By Frank Vernuccio
Originally posted in the New York Analysis of Policy & Government newsletter of October 9, 2017
Similar to most contentious political issues, the question of illegal immigration eventually must be understood in terms of cost, particularly with a national debt of $20 trillion, and state and local governments facing economic challenges of their own.
A new report from the Federation for American Immigration Reform (FAIR) outlines the extraordinary fiscal burden imposed on U.S. taxpayers by illegal immigrants.
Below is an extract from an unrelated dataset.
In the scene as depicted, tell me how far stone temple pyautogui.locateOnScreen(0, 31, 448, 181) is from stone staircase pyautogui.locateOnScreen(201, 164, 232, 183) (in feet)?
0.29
At the federal, state, and local levels, taxpayers shell out approximately $134.9 billion to cover the costs incurred by the presence of more than 12.5 million illegal aliens, and about 4.2 million citizen children of illegal aliens. That amounts to a tax burden of approximately $8,075 per illegal alien family member and a total of $115,894,597,664. The total cost of illegal immigration to U.S. taxpayers is both staggering and crippling. In 2013, FAIRUS estimated the total cost to be approximately $113 billion. So, in under four years, the cost has risen nearly $3 billion. This is a disturbing and unsustainable trend.
FAIR breaks down the expense for federal and state governments.
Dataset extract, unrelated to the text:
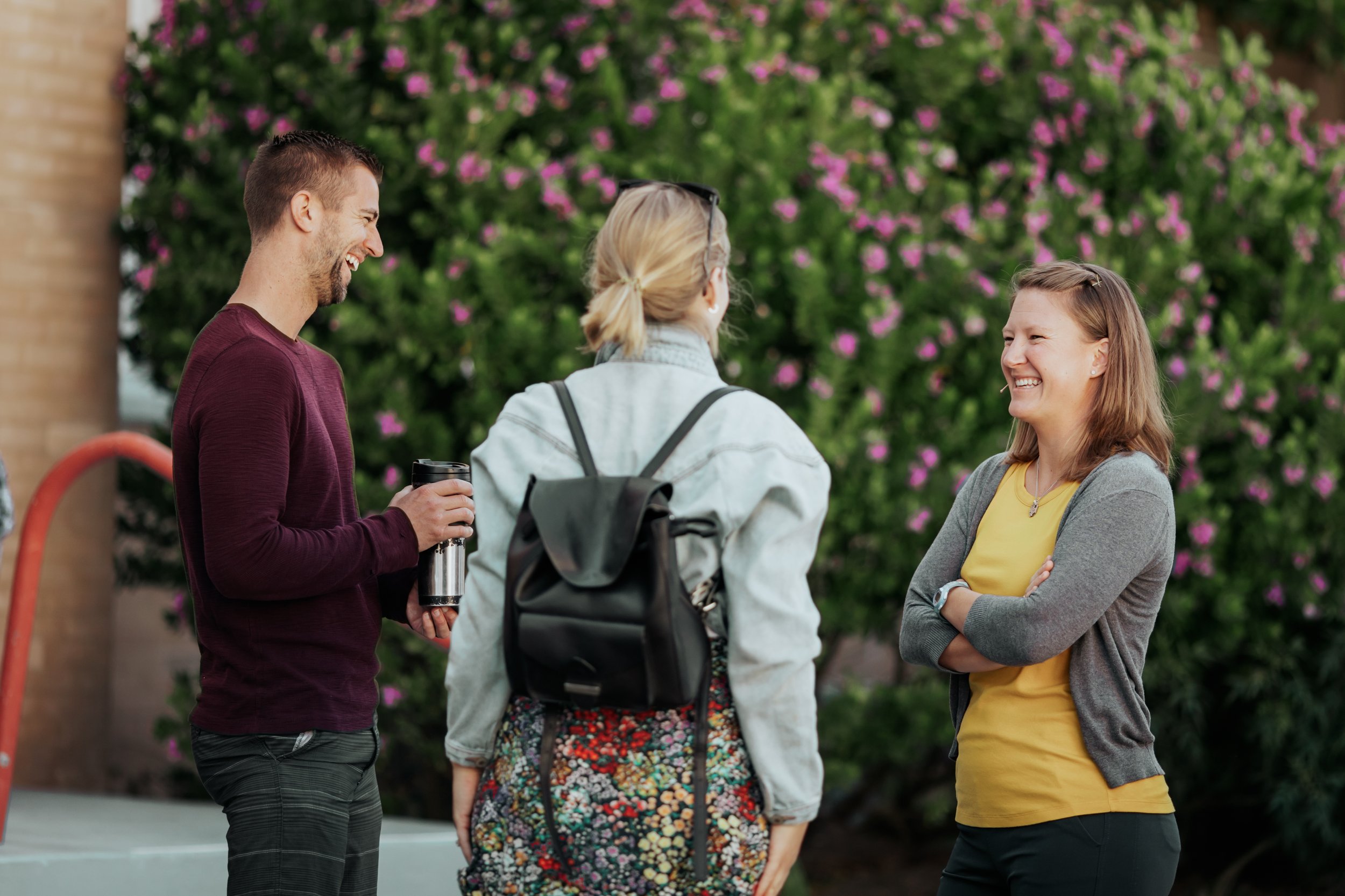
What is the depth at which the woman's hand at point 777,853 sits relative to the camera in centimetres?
212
The Federal government spends a net amount of $45.8 billion on illegal aliens and their U.S.-born children. This amount includes expenditures for public education, medical care, justice enforcement initiatives, welfare programs, and other miscellaneous costs. It also factors in the meager amount illegal aliens pay to the federal government in income, social security, Medicare, and excise taxes.
The approximately $46 billion in federal expenditures attributable to illegal aliens is staggering. Assuming an illegal alien population of approximately 12.5 million illegal aliens and 4.2 million U.S.-born children of illegal aliens, that amounts to roughly $2,746 per illegal alien, per year. For the sake of comparison, the average American college student receives only $4,800 in federal student loans each year.
FAIR notes that the approximately $22.1 billion in taxes collected from illegal aliens offsets fiscal outlays, and therefore must be included in any examination of the cost of illegal immigration. The net federal cost of illegal immigration is, therefore, $30.4 billion.
FAIR believes that most studies grossly overestimate both the taxes actually collected from illegal aliens and, more importantly, the amount of taxes actually paid by illegal aliens (i.e., the amount of money collected from illegal aliens and actually kept by the federal government). This belief is based on a number of factors: Since the 1990s, the United States has focused on apprehending and removing criminal aliens. The majority of illegal aliens seeking employment in the United States have lived in an environment where they have little fear of deportation, even if discovered. This has created an environment where most illegal aliens are both able and willing to file tax returns. Because the vast majority of illegal aliens hold low-paying jobs, those who are subject to wage deductions actually wind up receiving a complete refund of all taxes paid, plus net payments made on the basis of tax credits. As a result, illegal aliens actually profit from filing a tax return and, therefore, have a strong interest in doing so.
STATE AND LOCAL SPENDING
FAIR notes that:
while barred from many federal benefits, state laws allow illegal aliens to access many state-funded social welfare programs. Because so little data is collected on the immigration status of individuals collecting benefits, it is difficult to determine the rate at which illegal aliens use welfare programs. However, based on the average income of illegal alien households, it appears they use these programs at a rate higher than lawfully present aliens or citizens. The combined total of state and local government general expenditures on illegal aliens is $18,571,428,571 billion … The calculation for each state is based on the state’s annual operating budget, reduced by the amount covered by the federal government. That expenditure is then reduced further based on the relative size of the estimated population of illegal aliens and their U.S.-born minor children. As noted in our population estimate, this means states like California, Texas, Florida, New York, etc., with larger illegal alien cohorts, will bear larger shares of these costs.
Offsetting the fiscal costs of the illegal alien population are the taxes collected from them at the state and local level. Many proponents of illegal immigration argue that the taxes paid to the states render illegal aliens a net boon to state and local economies. However, this is a spurious argument. Evidence shows that the tax payments made by illegal aliens fail to cover the costs of the many services they consume. Illegal aliens are not typical taxpayers. First, as previously noted in this study, the large percentage of illegal aliens who work in the underground economy frequently avoid paying any income tax at all. (Many actually receive a net cash profit through refundable tax credit programs.) Second, and also previously noted, the average earnings of illegal alien households are considerably lower than both legal aliens and native-born workers.
FAIR estimates that states and localities collect $3.5 billion in taxes, which, after offsetting expenditures, results in a net state tax loss of $85 billion.